All foods, when they are blended react with the water, as well as with other foods that were put in the juicing mix.
Current advice to do all your juicing for the day in the morning and then saving it in jars to have during the rest of the day is, for this reason, a very bad idea.
4. Too Many Foods Together
Much of the nutritional advice given in the United States focuses on the amounts of nutrients. Because people want to concentrate nutrients, it seems like a really good idea to add as many different types of veggies and fruit to a juice so as to get more nutrient in a short period of time. This may sound sensible, but in reality you are making the stomach work extra hard. By eating too many foods at a time through juicing you may be forcing the stomach to produce more gastric juices than if you were chewing and eating simpler foods.
5. Bad Food Combinations
The desire to consume as many nutrients as possible in one drink, leads people to add diverse vegetables and fruits to their juices, often experimenting and changing recipes. Few people take the time to look at the different ingredients they are adding to their juice and finding out whether they combine well together, or whether they should be eaten together at all.

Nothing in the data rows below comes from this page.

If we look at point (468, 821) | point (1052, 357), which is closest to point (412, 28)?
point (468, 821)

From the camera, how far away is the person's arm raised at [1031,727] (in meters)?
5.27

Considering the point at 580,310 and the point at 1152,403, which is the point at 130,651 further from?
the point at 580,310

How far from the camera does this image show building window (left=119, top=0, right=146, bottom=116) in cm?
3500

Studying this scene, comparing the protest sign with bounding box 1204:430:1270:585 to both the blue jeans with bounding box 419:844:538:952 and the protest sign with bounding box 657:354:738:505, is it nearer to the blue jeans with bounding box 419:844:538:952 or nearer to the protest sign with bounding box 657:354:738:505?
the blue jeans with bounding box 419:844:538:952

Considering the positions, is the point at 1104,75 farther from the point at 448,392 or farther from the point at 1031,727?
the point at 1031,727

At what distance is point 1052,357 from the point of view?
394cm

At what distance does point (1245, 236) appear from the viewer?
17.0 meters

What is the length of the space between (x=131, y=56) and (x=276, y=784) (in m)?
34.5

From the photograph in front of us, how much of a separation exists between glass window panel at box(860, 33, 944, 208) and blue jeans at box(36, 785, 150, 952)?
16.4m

Is There a Smart Way to Juice?
You can enjoy juicing as long as you don’t overdo it, and follow some simple rules:
- Juice only fruits and the vegetables that you would eat raw anyway. For example, you would eat carrots or celery raw, but you probably would not try to eat collard greens or cabbage in the raw, so it would be OK to juice carrots or celery, but it would not be OK to juice collard greens or cabbage.
- When juicing fruits, do one or two at a time, never more than three at a time. Ideally, juice only one fruit at a time. If the fruit is sour, you may add half a banana to help with the taste.
- Unless you are using a proven recipe from a trusted source, when juicing vegetables, juice only one at a time, to prevent undesirable taste or chemical combinations.
- Drink your juice right away. Make only the amount you are able to drink at that time, and do not save any to drink later.
- Juice only when the weather is warm. Juicing in the summer can be refreshing, but juicing in the winter can make you feel colder.
- Drink no more than 12 ounces of juice at a time, and drink your juice slowly, swishing it some in the mouth to promote the production of saliva.